Personal information
- Full name: Leo Cooper Watson
- Born: 30 July 1885 St Helens, Lancashire, England
- Died: 21 November 1961 (aged 76) Christchurch, Canterbury, New Zealand
- Relations: Harold Watson (brother)

Domestic team information
- 1911/12: Otago
- Source: CricInfo, 27 May 2016

= Leo Watson (cricketer) =

New Zealand cricketer

Leo Cooper Watson (30 July 1885 - 21 November 1961) was an English-born cricketer. He played one first-class match in New Zealand for Otago during the 1911–12 season.

Watson was born at St Helens in Lancashire in 1885. His father was a groundsman in the county and the family lived at Salford for a time where his older brother, Harold, played cricket before migrating to New Zealand in 1905.

Leo Watson followed his brother to the Dominion in 1909, leaving London on the SS Turakina and played cricket for the Carisbrook club in Dunedin before leaving for Wellington the following year.
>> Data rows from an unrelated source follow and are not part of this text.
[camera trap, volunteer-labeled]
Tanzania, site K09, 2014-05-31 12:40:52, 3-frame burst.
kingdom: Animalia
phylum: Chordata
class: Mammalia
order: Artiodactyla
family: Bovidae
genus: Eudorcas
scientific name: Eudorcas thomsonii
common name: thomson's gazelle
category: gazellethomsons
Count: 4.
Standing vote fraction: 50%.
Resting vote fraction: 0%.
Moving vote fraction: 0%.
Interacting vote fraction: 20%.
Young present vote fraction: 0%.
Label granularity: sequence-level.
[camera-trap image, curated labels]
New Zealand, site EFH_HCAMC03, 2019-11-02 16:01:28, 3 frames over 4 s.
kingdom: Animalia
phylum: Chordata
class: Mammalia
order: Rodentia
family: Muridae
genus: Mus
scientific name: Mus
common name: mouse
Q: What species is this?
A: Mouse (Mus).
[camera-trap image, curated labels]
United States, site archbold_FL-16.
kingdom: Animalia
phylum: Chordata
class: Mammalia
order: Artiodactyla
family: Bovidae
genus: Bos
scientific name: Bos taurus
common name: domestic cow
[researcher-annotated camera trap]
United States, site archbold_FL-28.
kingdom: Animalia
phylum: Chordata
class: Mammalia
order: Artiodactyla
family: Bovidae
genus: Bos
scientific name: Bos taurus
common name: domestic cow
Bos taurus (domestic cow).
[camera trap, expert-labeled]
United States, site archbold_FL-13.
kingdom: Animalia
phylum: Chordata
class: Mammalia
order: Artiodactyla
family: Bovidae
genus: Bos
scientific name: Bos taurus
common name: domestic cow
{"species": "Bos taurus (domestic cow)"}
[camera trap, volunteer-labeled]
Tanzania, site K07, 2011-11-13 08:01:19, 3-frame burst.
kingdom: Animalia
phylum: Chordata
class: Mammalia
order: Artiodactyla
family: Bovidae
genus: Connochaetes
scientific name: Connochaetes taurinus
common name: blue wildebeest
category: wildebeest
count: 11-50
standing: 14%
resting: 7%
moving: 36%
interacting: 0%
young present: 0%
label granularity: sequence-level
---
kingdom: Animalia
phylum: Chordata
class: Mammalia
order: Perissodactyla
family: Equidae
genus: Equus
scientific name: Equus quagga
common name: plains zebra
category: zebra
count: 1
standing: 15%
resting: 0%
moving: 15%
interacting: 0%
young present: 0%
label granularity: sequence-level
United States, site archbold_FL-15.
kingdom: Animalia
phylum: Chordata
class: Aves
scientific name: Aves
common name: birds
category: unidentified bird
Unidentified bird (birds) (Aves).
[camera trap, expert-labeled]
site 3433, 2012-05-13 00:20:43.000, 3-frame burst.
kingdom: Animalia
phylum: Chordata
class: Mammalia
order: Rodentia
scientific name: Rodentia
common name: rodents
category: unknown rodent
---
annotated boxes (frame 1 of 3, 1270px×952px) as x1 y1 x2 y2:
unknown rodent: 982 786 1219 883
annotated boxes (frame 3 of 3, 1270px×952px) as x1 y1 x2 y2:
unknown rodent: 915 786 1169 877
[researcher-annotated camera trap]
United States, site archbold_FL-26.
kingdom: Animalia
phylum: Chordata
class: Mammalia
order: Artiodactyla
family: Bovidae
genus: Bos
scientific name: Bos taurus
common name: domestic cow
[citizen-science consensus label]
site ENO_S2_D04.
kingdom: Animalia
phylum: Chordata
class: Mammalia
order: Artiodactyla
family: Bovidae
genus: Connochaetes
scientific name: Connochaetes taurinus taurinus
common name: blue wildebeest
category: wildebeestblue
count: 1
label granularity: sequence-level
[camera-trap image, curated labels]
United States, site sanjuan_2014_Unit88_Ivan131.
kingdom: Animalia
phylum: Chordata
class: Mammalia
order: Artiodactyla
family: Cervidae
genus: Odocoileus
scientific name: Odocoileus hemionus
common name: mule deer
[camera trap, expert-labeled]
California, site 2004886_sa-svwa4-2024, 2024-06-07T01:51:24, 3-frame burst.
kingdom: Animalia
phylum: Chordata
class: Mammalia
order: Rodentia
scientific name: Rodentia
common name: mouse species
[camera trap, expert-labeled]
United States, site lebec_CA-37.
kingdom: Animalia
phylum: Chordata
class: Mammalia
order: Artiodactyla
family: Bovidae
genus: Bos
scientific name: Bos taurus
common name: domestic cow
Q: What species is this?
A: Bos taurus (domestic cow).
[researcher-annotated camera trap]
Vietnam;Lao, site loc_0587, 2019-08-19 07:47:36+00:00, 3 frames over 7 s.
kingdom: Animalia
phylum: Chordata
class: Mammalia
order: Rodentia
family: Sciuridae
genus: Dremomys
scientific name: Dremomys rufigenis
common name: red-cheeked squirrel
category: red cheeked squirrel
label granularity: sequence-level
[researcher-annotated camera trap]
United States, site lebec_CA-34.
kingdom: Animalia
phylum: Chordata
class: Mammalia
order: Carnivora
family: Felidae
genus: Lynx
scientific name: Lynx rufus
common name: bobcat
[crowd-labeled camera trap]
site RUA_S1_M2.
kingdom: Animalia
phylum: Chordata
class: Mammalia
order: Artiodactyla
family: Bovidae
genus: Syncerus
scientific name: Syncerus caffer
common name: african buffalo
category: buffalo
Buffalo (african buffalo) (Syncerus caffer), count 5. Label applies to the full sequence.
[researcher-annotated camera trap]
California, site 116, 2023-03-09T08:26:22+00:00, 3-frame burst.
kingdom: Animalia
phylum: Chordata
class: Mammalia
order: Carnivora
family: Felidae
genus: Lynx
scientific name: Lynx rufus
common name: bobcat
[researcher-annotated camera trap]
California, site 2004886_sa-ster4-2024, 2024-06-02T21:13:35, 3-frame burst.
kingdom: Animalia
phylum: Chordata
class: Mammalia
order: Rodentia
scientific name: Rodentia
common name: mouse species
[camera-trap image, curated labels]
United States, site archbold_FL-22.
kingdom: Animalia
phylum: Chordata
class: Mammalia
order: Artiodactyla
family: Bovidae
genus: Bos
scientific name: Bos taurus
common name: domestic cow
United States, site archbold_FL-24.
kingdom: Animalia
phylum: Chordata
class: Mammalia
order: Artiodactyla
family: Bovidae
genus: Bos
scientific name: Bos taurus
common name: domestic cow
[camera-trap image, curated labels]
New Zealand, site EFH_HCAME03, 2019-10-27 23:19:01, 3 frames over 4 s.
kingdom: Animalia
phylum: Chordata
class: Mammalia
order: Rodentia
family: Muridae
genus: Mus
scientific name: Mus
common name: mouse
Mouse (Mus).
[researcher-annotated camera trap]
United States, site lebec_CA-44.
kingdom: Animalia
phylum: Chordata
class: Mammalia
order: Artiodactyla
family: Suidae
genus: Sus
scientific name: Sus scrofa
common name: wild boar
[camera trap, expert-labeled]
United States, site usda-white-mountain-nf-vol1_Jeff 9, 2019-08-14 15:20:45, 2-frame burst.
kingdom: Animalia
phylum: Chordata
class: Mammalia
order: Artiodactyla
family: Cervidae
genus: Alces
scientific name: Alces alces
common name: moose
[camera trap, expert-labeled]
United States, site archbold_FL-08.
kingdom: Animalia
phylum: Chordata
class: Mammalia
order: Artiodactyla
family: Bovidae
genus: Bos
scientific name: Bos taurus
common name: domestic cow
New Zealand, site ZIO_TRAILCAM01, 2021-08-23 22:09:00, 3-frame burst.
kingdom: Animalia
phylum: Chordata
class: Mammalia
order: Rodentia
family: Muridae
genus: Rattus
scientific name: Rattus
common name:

By 1911 he was living at Christchurch and playing club cricket for the Sydenham club. His only first-class match was a December 1910 fixture between Otago and Canterbury played at Lancaster Park in Christchurch. Watson scored 10 runs in each innings and did not bowl.

Watson went on to play for and captain the Sunnyside club at Papanui in Christchurch. He grew tomatoes for a living and died in the city in 1961 at the age of 76.